Abuse of antibiotics has resulted in resistant nosocomial infections, resistant foodborne infections and resistant community-acquired infections, Schwartz said. Population-based surveillance has indicated that in some areas of the United States, more than 30 percent of pneumococci strains are not susceptible to penicillin, with more than half of these being highly resistant.
"Resistance is a global problem," he said. "With international travel so common today, any of the selection of resistant pathogens plaguing various parts of the world could be presented to you in your office at any time."
Studies indicate that in recent years, some 75 percent of all outpatient antibiotic prescriptions in the United States have been issued for five conditions: otitis media, acute sinusitis, bronchitis, pharyngitis and the common cold.
"With international travel so common today, any of the selection of resistant pathogens plaguing various parts of the world could be presented to you in your office at any time."
--Benjamin Schwartz, M.D.
The CDC's campaign to decrease unnecessary prescribing focuses on educating both the public and health care providers, Schwartz said. Campaign strategies are to improve patient compliance with antimicrobial therapy, to improve antibiotic selection and dosing by physicians, and to decrease the overall use of antibiotics. At several demonstration sites, he said, active promotion of recommendations for diagnosis and management of respiratory infections and use of patient education materials have led to a 20 percent decrease in antibiotic use.
"Physicians often report that they are pressured by patients to prescribe unnecessary antibiotics," Schwartz said. "Therefore, an improved understanding by the general public, as well as a realization by physicians that patient satisfaction does not depend on prescribing an antibiotic, should help physicians in their efforts to restrict the overuse of antibiotics."
Rates of antimicrobial drug use are highest in children, Schwartz noted.

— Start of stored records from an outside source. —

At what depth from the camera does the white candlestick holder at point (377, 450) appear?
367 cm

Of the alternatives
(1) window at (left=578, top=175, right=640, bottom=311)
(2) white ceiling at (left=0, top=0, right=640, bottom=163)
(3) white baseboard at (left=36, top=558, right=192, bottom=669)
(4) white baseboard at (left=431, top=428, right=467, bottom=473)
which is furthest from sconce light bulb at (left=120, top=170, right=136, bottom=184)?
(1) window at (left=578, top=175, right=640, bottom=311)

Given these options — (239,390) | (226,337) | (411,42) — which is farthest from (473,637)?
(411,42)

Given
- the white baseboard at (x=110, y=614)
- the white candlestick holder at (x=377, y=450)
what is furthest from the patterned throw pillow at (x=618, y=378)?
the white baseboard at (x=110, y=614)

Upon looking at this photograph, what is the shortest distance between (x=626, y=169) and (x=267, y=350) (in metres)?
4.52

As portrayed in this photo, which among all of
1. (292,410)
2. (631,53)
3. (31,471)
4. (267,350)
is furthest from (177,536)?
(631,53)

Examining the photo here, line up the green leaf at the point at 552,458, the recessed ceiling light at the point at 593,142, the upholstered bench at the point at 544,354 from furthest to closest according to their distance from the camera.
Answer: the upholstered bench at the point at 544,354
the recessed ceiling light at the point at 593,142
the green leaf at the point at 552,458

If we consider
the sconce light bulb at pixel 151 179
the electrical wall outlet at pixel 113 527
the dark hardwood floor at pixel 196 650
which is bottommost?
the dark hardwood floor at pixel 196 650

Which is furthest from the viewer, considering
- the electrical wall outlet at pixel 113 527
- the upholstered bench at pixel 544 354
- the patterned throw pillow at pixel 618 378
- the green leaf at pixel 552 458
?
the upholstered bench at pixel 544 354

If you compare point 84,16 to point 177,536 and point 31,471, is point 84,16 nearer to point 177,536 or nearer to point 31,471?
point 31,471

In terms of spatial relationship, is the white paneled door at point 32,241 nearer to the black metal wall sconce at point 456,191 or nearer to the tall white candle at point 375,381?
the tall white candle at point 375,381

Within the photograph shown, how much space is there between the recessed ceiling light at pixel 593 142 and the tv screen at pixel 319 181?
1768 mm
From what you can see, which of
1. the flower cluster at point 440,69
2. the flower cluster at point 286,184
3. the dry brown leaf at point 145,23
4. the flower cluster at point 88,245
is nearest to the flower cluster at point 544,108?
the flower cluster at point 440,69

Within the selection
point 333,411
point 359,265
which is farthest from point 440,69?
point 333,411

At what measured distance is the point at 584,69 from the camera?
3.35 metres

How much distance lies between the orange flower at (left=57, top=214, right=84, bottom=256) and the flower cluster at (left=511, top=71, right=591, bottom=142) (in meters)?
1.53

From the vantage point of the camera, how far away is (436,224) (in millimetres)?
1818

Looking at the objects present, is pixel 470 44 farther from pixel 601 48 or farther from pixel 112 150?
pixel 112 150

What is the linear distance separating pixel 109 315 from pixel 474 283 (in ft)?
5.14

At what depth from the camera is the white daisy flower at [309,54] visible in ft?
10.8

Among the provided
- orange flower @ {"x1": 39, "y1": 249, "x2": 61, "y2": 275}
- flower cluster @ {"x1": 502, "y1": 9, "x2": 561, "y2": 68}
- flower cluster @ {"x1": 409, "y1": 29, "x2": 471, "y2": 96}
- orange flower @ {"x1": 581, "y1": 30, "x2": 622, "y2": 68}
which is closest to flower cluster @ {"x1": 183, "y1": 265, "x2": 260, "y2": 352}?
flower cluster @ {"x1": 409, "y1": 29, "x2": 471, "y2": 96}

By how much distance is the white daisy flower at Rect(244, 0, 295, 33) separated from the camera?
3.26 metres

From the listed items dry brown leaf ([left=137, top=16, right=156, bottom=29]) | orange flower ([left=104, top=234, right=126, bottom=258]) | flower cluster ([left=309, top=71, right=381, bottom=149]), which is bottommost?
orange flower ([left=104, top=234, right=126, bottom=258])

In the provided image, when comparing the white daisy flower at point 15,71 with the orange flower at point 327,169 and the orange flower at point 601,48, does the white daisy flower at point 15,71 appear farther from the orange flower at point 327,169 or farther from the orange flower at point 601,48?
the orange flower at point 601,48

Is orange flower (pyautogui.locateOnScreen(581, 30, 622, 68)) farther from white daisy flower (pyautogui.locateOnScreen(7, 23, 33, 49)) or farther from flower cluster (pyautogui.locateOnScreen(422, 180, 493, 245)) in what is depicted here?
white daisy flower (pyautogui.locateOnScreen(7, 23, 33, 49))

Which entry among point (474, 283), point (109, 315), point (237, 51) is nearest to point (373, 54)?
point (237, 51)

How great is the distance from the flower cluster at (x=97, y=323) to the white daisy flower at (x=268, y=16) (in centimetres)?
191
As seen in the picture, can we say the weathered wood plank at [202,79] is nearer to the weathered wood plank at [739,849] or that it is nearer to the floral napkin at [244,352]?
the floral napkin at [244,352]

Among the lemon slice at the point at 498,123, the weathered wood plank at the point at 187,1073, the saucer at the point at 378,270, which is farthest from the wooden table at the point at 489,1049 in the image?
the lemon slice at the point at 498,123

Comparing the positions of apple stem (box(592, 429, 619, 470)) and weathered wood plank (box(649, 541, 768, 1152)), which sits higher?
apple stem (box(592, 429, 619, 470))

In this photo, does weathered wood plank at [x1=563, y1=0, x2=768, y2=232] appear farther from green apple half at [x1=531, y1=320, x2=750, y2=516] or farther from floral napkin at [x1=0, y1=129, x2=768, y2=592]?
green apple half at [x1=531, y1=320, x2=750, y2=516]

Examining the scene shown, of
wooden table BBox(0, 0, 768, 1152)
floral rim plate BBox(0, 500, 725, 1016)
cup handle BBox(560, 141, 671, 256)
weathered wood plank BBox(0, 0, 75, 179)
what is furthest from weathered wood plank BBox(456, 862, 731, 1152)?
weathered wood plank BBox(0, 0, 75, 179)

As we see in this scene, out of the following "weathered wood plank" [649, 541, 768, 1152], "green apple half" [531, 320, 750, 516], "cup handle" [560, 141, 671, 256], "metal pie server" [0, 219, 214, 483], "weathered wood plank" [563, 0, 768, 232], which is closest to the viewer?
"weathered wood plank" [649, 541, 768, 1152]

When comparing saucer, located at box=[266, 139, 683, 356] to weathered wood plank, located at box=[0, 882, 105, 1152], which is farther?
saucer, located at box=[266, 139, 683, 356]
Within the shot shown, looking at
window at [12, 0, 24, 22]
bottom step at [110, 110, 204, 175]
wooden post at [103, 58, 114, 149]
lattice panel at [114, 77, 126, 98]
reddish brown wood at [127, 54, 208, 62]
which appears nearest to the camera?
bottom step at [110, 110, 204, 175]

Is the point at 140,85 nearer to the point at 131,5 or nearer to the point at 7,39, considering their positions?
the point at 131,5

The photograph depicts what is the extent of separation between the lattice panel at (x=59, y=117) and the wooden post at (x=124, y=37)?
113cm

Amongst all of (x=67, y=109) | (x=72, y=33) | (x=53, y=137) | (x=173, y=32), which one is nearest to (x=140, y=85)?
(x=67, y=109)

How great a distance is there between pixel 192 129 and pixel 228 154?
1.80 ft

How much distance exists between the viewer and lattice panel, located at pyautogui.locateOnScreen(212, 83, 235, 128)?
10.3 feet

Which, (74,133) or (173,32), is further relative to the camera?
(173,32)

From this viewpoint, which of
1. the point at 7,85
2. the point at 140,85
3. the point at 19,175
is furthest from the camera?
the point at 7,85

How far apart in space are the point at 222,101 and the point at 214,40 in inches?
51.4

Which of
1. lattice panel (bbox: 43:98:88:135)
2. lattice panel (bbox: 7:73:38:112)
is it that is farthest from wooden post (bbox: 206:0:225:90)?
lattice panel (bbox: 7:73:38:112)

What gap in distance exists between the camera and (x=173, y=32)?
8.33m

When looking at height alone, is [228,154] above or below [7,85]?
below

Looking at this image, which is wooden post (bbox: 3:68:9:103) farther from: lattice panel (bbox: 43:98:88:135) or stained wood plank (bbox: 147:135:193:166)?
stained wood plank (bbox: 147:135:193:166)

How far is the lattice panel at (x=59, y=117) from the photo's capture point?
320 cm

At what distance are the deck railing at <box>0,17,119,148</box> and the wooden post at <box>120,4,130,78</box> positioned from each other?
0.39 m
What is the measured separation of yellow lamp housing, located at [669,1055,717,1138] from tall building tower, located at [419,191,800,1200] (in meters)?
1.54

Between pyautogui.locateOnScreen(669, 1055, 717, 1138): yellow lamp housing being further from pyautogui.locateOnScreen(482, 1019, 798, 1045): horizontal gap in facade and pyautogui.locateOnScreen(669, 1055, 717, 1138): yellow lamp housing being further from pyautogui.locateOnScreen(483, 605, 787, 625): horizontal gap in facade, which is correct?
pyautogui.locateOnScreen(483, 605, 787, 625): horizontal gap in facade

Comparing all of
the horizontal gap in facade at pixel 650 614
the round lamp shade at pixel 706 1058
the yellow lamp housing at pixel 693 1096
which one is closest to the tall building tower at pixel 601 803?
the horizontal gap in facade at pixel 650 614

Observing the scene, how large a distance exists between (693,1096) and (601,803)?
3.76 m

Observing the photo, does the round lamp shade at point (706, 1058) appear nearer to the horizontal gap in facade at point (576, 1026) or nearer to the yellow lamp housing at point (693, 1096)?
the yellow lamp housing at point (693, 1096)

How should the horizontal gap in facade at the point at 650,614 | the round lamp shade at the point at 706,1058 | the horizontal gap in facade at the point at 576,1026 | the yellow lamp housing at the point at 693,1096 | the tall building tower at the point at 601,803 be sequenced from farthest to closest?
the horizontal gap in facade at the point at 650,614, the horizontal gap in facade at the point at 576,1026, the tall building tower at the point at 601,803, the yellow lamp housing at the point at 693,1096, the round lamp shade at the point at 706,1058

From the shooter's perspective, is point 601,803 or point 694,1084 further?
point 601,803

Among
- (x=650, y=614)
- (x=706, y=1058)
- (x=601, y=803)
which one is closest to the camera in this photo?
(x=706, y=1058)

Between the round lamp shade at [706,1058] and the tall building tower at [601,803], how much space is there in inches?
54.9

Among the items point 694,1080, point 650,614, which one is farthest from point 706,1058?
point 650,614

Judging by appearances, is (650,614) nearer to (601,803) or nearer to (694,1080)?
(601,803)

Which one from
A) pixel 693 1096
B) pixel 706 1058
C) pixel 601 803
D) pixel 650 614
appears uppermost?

Also, high income has been shown to be a significant risk factor for antibiotic-resistant infections, he said, a fact most likely related to access to health care.
"One key to judicious use of antibiotics is to make an appropriate distinction between acute otitis media and otitis media with effusion, and to use shorter courses of antibiotic therapy in uncomplicated cases of otitis media," Schwartz told the FPs.
Also, he said, prophylaxis for otitis media should be limited to recurrence, defined as three or more distinct and well-documented episodes every six months or four or more episodes every 12 months.
"The CDC has estimated that following principles for judicious use of antibiotics would prevent some 50 million unnecessary antimicrobial prescriptions annually in the United States," he said.
Schwartz pointed out that research data from other countries, and research on nasopharyngeal carriage of resistant pneumococci in the United States, suggest that reducing the spread of resistant bacterial pathogens through appropriate use of antibiotics is possible.
"The battle can be won," Schwartz said. "By using antibiotics more judiciously and by selecting treatment regimens that are less likely to select for resistant strains, trends in antimicrobial resistance can be changed or even reversed."